Poin penting mengenai produktivitas dan dampak program di Desa Keliki:
- Volume sampah yang dihasilkan Desa Keliki mencapai 7 ton setiap harinya.
- Kehadiran Tempat Pengolahan Sampah Terpadu (TPS3R) mempermudah warga dalam mengelola limbah tersebut secara efisien.
- Pemanfaatan PLTS mampu menekan biaya operasional untuk sistem irigasi sawah warga.

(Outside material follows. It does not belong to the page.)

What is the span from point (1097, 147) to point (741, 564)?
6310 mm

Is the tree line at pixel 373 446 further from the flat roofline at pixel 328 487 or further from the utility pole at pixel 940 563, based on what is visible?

- Integrasi energi bersih mendorong terciptanya ekosistem pertanian organik yang berkelanjutan.
Data tersebut menunjukkan betapa krusialnya dukungan infrastruktur dalam menjaga kebersihan desa sekaligus mengonversi limbah menjadi barang bernilai ekonomis seperti kompos.
Manfaat Kehadiran Energi Terbarukan
Implementasi teknologi hijau di Desa Keliki tidak hanya soal menjaga alam, tetapi juga memberikan efisiensi biaya bagi petani. Berikut adalah ringkasan manfaat yang dirasakan masyarakat melalui program Desa Energi Berdikari.
Ringkasan manfaat program DEB bagi masyarakat lokal:
| Aspek Program | Dampak dan Manfaat |
|---|---|
| Energi Pengairan | Penggunaan pompa air bertenaga surya mengurangi ketergantungan pada listrik konvensional. |
| Lingkungan | Pengurangan penumpukan sampah melalui sistem Reduce, Reuse, dan Recycle di TPS3R. |
| Ekonomi | Peningkatan nilai tambah melalui produksi pupuk kompos dari hasil olahan sampah. |
| Ketahanan Pangan | Sistem pertanian lebih stabil dan ramah lingkungan untuk jangka panjang. |
Tabel di atas menggambarkan bagaimana integrasi energi bersih dapat menyentuh berbagai lini kehidupan masyarakat desa. Dengan dukungan berkelanjutan dari Pertamina, Desa Keliki kini menjadi role model bagi desa-desa lain di Indonesia dalam mengelola potensi lokal secara mandiri.